### PROBLEM DETAILS
Each record, in full, must be restated word for word.
(THE DATA begins)
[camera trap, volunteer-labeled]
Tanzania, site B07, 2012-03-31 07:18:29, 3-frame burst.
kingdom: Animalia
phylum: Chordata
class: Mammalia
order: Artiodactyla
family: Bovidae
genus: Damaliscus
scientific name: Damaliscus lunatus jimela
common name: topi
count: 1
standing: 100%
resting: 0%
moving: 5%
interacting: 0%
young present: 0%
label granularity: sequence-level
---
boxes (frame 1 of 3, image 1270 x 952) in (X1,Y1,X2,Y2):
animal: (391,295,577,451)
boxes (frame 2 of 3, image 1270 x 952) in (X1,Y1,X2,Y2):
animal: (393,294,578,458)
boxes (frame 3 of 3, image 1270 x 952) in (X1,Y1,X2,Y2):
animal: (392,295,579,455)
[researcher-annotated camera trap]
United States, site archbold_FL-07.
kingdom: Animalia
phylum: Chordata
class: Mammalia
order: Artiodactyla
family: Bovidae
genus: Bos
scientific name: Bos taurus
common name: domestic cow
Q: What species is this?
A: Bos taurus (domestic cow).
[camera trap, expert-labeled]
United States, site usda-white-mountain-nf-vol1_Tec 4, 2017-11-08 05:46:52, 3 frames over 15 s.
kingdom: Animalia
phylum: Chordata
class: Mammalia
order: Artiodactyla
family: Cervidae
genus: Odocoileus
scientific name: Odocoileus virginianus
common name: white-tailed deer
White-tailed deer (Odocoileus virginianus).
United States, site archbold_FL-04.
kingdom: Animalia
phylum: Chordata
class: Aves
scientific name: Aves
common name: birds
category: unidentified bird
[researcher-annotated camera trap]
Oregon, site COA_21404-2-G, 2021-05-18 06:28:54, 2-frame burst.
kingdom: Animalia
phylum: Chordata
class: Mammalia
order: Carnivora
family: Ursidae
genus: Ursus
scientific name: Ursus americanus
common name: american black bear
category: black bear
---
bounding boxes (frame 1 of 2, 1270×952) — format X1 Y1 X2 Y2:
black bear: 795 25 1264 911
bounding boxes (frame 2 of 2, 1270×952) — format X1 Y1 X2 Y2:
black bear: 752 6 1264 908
(THE DATA ends)
### ANSWER TO THIS TASK
[camera trap, volunteer-labeled]
Tanzania, site B07, 2012-03-31 07:18:29, 3-frame burst.
kingdom: Animalia
phylum: Chordata
class: Mammalia
order: Artiodactyla
family: Bovidae
genus: Damaliscus
scientific name: Damaliscus lunatus jimela
common name: topi
count: 1
standing: 100%
resting: 0%
moving: 5%
interacting: 0%
young present: 0%
label granularity: sequence-level
---
boxes (frame 1 of 3, image 1270 x 952) in (X1,Y1,X2,Y2):
animal: (391,295,577,451)
boxes (frame 2 of 3, image 1270 x 952) in (X1,Y1,X2,Y2):
animal: (393,294,578,458)
boxes (frame 3 of 3, image 1270 x 952) in (X1,Y1,X2,Y2):
animal: (392,295,579,455)
[researcher-annotated camera trap]
United States, site archbold_FL-07.
kingdom: Animalia
phylum: Chordata
class: Mammalia
order: Artiodactyla
family: Bovidae
genus: Bos
scientific name: Bos taurus
common name: domestic cow
Q: What species is this?
A: Bos taurus (domestic cow).
[camera trap, expert-labeled]
United States, site usda-white-mountain-nf-vol1_Tec 4, 2017-11-08 05:46:52, 3 frames over 15 s.
kingdom: Animalia
phylum: Chordata
class: Mammalia
order: Artiodactyla
family: Cervidae
genus: Odocoileus
scientific name: Odocoileus virginianus
common name: white-tailed deer
White-tailed deer (Odocoileus virginianus).
United States, site archbold_FL-04.
kingdom: Animalia
phylum: Chordata
class: Aves
scientific name: Aves
common name: birds
category: unidentified bird
[researcher-annotated camera trap]
Oregon, site COA_21404-2-G, 2021-05-18 06:28:54, 2-frame burst.
kingdom: Animalia
phylum: Chordata
class: Mammalia
order: Carnivora
family: Ursidae
genus: Ursus
scientific name: Ursus americanus
common name: american black bear
category: black bear
---
bounding boxes (frame 1 of 2, 1270×952) — format X1 Y1 X2 Y2:
black bear: 795 25 1264 911
bounding boxes (frame 2 of 2, 1270×952) — format X1 Y1 X2 Y2:
black bear: 752 6 1264 908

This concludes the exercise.